Cet état de fait est accentué par de nombreux facteurs parmi lesquels l'inefficience des systèmes de maîtrise des risques alimentaires, la prolifération des aliments vendus sur la voie publique sans contrôle, le manque d'information et de sensibilisation des consommateurs, etc.

Faut-il le rappeler, la sécurité sanitaire des aliments est un système intégré d'actions concrètes et complémentaires, de la production primaire jusqu'à la consommation finale. Les alertes relatives à la circulation de produits avariés, falsifiés ou périmés ont amené le gouvernement malien à prendre des mesures vigoureuses pour sauvegarder la santé et la sécurité des populations et garantir la crédibilité des aliments locaux destinés à la consommation nationale ou à l’exportation. Parmi ces mesures, on peut citer le système des autorisations de mise sur le marché des produits alimentaires, institué au Mali en 2006 par décret N° 06-259/P-RM.

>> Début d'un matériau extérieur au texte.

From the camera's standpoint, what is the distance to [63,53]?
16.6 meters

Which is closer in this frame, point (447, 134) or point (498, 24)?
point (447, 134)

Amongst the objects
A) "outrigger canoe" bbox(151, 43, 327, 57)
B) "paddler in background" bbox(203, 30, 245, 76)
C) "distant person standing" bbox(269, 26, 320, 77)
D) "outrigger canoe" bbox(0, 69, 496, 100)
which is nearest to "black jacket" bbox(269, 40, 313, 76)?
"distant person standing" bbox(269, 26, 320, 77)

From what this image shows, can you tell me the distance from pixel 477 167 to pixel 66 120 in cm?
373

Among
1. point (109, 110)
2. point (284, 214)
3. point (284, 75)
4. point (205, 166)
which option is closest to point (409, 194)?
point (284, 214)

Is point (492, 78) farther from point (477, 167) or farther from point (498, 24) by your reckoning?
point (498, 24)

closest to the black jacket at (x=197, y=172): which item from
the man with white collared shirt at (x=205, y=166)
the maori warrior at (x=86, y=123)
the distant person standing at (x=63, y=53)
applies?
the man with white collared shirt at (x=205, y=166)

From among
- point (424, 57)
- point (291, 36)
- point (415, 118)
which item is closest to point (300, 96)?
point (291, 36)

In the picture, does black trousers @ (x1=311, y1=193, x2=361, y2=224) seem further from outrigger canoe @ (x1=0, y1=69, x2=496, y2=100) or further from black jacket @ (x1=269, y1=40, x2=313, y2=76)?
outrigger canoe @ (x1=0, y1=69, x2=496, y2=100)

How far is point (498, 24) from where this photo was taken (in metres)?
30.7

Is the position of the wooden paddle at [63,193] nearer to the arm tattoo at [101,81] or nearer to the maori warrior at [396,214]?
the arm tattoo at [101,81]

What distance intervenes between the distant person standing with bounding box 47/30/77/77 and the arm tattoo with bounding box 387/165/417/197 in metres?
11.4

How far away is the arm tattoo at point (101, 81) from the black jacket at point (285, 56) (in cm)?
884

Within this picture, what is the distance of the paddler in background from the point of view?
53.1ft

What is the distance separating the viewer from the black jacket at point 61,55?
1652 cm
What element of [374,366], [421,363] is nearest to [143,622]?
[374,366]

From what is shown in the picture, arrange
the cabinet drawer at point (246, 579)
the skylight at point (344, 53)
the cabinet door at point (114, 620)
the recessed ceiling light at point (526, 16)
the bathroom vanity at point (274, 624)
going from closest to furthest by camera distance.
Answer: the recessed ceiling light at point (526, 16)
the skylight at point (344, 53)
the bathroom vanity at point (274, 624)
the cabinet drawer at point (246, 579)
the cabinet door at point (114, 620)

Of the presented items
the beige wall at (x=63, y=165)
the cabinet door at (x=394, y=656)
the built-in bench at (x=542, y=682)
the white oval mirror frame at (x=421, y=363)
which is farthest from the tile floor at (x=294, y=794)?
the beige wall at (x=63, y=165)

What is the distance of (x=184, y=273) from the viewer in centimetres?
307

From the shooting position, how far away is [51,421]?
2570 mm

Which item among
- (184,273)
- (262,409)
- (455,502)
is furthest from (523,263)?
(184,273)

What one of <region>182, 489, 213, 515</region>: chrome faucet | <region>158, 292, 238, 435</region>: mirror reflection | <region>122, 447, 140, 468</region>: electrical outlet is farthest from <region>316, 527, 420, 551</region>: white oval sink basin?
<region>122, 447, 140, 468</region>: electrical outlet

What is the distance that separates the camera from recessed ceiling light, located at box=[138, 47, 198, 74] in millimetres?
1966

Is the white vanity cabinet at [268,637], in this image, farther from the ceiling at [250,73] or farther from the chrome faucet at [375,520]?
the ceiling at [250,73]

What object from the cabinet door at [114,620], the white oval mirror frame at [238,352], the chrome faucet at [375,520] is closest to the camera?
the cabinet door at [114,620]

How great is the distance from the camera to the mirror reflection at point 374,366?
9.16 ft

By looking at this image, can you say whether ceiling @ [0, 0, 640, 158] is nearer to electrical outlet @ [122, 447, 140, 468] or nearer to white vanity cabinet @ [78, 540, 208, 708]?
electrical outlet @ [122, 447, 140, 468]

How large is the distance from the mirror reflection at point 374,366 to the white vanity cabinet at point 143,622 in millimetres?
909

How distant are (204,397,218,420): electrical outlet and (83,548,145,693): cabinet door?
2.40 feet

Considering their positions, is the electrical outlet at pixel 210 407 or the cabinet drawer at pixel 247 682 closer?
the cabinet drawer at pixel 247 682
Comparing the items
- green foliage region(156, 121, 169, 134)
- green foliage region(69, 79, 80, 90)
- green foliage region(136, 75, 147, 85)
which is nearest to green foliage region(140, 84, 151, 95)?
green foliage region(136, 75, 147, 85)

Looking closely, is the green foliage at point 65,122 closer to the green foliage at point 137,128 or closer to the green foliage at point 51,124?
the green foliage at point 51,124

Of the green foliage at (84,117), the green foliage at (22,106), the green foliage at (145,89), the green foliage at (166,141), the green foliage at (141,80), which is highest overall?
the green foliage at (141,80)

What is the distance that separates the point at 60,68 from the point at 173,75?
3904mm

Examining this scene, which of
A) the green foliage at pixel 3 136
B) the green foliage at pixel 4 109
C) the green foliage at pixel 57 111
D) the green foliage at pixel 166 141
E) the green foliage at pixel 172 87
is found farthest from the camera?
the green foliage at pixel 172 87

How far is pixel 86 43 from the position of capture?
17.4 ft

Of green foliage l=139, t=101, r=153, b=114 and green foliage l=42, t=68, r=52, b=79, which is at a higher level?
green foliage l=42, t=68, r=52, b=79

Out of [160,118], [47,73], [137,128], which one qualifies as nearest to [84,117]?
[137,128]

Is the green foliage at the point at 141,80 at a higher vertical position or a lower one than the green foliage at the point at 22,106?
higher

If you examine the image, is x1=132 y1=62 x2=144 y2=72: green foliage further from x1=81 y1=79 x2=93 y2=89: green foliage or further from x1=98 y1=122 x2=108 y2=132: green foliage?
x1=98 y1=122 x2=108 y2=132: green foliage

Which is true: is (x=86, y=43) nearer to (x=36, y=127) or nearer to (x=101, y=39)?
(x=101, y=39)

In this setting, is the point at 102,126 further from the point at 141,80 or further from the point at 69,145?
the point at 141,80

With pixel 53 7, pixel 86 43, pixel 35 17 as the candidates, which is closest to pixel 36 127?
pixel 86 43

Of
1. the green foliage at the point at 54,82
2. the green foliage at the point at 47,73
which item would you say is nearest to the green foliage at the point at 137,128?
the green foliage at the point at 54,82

D’ailleurs, la Représentante du Ministère de la Santé et du Développement Social a affirmé que « les autorités de la Transition, à travers les départements de la santé et du développement social, de l'Agriculture, de l'élevage et de l'environnement s'engagent à apporter leur contribution nécessaire pour la mise en œuvre du programme de maîtrise des risques sanitaires et phytosanitaires, ainsi que dans l'accompagnement des acteurs du secteur de l'alimentation ».

Cet atelier d’information et de partage sur le projet permettra la mise en place de l’organe national de coordination du projet et le démarrage des travaux pour l’élaboration du plan national de réponse aux urgences de sécurité sanitaire des aliments du Mali.

Il est à signaler que dans la vision de parfaire et de réussir la mise en œuvre du projet GCP/SFW/517/LUX, un atelier de lancement sous-régional du projet s’est tenu le 13 et 14 avril 2023 à Dakar avec la participation des délégués des trois (3) pays concernés à savoir le Burkina, le Mali et le Sénégal.